Too Many Cranberries? The USDA Will Buy Them


Whoever thought that producing too many cranberries would be a problem? This year, farmers were able to harvest more cranberries than the market demanded. The farmers were left with a lot of cranberries and no buyers. That is until the USDA stepped in.

Cranberries are deemed a super food. They are packed with disease-fighting antioxidants and are only 45 calories a cup. While cranberries pop up on almost every Thanksgiving table, there still was not a high enough demand this year.

Farmers were growing increasingly concerned with the amount of cranberries still left in their hands and, of course, concerned for their profit margins.

In 2013, there was a cranberry surplus that made the price per pound of fruit drop drastically. This price drop made it hard for farmers to produce at an sustainable level. According to the Wisconsin Rapid Tribune, in August, the USDA refused to cut production of cranberries to help reduce the surplus.
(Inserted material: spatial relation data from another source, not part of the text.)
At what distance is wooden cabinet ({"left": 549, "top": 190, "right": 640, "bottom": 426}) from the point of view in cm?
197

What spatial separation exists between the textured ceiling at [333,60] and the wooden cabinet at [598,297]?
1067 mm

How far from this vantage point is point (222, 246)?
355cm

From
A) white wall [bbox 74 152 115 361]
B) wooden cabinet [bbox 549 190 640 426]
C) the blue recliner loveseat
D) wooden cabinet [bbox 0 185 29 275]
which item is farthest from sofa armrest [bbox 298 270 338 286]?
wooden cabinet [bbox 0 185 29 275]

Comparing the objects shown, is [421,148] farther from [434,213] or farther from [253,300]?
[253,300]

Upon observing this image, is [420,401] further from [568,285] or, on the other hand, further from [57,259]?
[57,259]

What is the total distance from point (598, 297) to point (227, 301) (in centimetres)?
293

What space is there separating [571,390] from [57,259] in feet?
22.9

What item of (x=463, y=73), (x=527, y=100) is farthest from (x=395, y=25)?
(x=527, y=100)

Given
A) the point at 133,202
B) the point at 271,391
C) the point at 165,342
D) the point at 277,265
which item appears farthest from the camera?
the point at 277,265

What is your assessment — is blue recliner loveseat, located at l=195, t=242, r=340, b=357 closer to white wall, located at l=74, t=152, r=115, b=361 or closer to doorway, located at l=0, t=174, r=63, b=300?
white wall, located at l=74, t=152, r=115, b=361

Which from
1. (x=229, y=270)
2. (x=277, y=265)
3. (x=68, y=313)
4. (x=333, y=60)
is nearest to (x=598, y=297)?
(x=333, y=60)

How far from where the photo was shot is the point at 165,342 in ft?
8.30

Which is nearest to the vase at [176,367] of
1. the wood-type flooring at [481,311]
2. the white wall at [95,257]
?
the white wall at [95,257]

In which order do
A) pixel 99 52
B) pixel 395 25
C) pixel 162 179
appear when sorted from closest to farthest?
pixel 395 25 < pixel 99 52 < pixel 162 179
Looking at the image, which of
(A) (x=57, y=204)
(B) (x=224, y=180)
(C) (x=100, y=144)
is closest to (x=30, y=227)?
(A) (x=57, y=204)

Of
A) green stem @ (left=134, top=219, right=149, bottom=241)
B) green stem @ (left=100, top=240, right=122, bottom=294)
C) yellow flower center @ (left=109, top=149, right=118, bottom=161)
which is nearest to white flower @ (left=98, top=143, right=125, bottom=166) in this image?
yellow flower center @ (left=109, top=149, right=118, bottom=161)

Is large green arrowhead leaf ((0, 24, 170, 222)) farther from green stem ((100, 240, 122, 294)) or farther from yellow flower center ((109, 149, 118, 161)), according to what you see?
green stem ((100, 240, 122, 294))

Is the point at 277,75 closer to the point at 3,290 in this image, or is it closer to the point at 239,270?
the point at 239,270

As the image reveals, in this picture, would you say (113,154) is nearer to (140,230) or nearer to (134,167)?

Thus, between last year’s surplus and the fruit grown this year, farmers were left with 1.6 billion pounds of cranberries, roughly 16 million barrels. The USDA buys cranberries every year, but this year will be a record. The government organization will spend an astounding $55 million on 680,000 barrels of cranberries. The purchase of the fruit will be under the Section 32 program established during the Depression to help support farmers and crop prices. The payment of $55 million will be coming from customs fees taken on imported goods.

Tom Lochner, Executive Director of the Wisconsin State Cranberry Growers’ Association, sees the cranberry purchases as a win-win situation.

“We look at it as a win-win. Obviously, we hope (the purchase) translates into prices that become economically sustainable. An added benefit, access to a healthy, nutritious product they can incorporate into their diet.”

Wisconsin produces about two-thirds of the U.S. cranberry supply.

Capital Press reports that cranberry farms might not be paid until 2015.

“Ocean Spray growers receive payments as the cranberries are sold. Growers won’t receive the final payment for 2013 crops until June 2015, several months later usual. Ocean Spray projects the payments will amount to 45 cents a pound, down from 57 cents the year before.”

However, for independent cranberry growers in Washington, the buy-out does not solve all their problems. Cranberry growers not associated with Ocean Spray have only been receiving 10-15 cent per processed pound of fruit. Alan Devlin, in independent grower in Grayland, Washington, says that farmers in his state can’t produce the fruit for so little. He wants cranberry consumption to become a year-round activity, not just during the holidays, to drive up prices. For Devlin and other independent growers, the fresh market is more lucrative than selling their fruit to be processed into juice.

Those farmers that have too many cranberries sitting around in barrels are thankful to the USDA for the purchase.